▶ Written exercise
Reproduce the listing below word for word, leaving out the pictures.
■ ■ ■ ■ ■
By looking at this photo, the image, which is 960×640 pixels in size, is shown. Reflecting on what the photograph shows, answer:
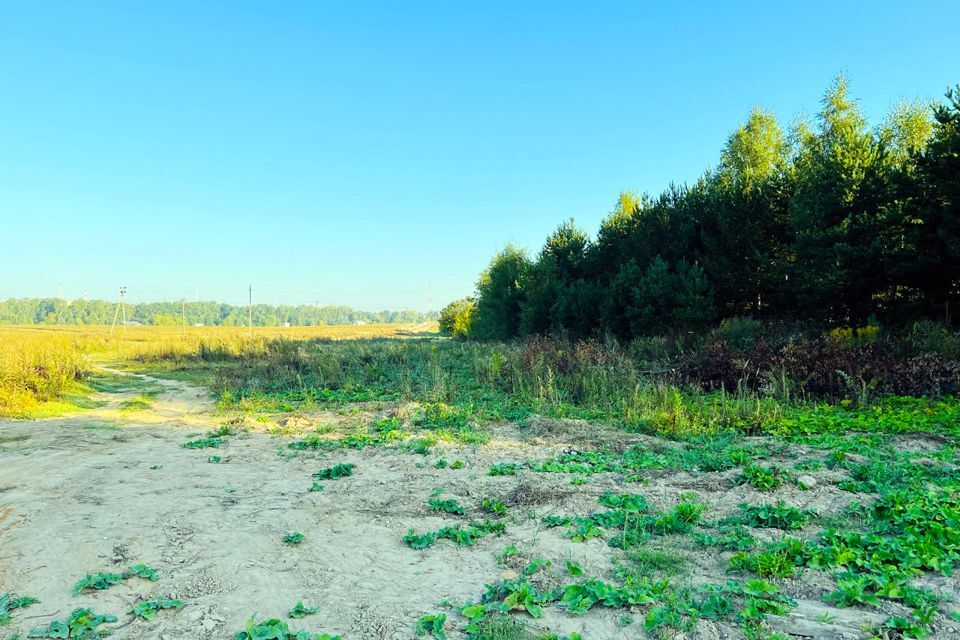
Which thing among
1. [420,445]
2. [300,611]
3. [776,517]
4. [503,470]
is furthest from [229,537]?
[776,517]

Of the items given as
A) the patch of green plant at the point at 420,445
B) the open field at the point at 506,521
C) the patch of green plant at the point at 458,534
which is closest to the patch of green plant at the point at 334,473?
the open field at the point at 506,521

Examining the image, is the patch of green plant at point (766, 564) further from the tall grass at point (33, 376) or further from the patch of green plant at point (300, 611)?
the tall grass at point (33, 376)

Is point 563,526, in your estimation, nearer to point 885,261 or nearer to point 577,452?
point 577,452

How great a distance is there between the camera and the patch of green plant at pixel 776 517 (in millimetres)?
4582

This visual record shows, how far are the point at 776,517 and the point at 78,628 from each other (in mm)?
5032

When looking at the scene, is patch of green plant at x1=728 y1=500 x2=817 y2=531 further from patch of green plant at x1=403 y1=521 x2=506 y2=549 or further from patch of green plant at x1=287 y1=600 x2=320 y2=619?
patch of green plant at x1=287 y1=600 x2=320 y2=619

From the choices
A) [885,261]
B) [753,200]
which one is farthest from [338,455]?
[753,200]

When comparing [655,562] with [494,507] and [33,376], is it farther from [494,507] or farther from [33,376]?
[33,376]

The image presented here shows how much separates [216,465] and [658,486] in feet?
18.1

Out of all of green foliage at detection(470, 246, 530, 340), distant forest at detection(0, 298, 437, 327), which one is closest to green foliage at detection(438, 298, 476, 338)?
green foliage at detection(470, 246, 530, 340)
■ ■ ■ ■ ■
▶ Written response
By looking at this photo, the image, which is 960×640 pixels in size, is shown. Reflecting on what the photograph shows, answer:
Which thing among
1. [420,445]
2. [300,611]
3. [776,517]
4. [503,470]
is furthest from [229,537]?
[776,517]

Of the items given as
A) the patch of green plant at the point at 420,445
B) the open field at the point at 506,521
C) the patch of green plant at the point at 458,534
which is closest to the patch of green plant at the point at 334,473?
the open field at the point at 506,521

Examining the image, is the patch of green plant at point (766, 564) further from the tall grass at point (33, 376) or further from the patch of green plant at point (300, 611)?
the tall grass at point (33, 376)

Is point 563,526, in your estimation, nearer to point 885,261 or nearer to point 577,452?
point 577,452

How great a distance is there between the camera and the patch of green plant at pixel 776 517 (in millimetres)?
4582

This visual record shows, how far are the point at 776,517 and the point at 78,628 from each other (in mm)?
5032

When looking at the scene, is patch of green plant at x1=728 y1=500 x2=817 y2=531 further from patch of green plant at x1=403 y1=521 x2=506 y2=549 or further from patch of green plant at x1=287 y1=600 x2=320 y2=619?
patch of green plant at x1=287 y1=600 x2=320 y2=619

From the choices
A) [885,261]
B) [753,200]
which one is farthest from [338,455]?
[753,200]

When comparing [655,562] with [494,507] and [33,376], is it farther from [494,507] or farther from [33,376]?
[33,376]

The image presented here shows how much separates [216,465] and [658,486] in feet?
18.1

Out of all of green foliage at detection(470, 246, 530, 340), distant forest at detection(0, 298, 437, 327), which one is closest to green foliage at detection(438, 298, 476, 338)?
green foliage at detection(470, 246, 530, 340)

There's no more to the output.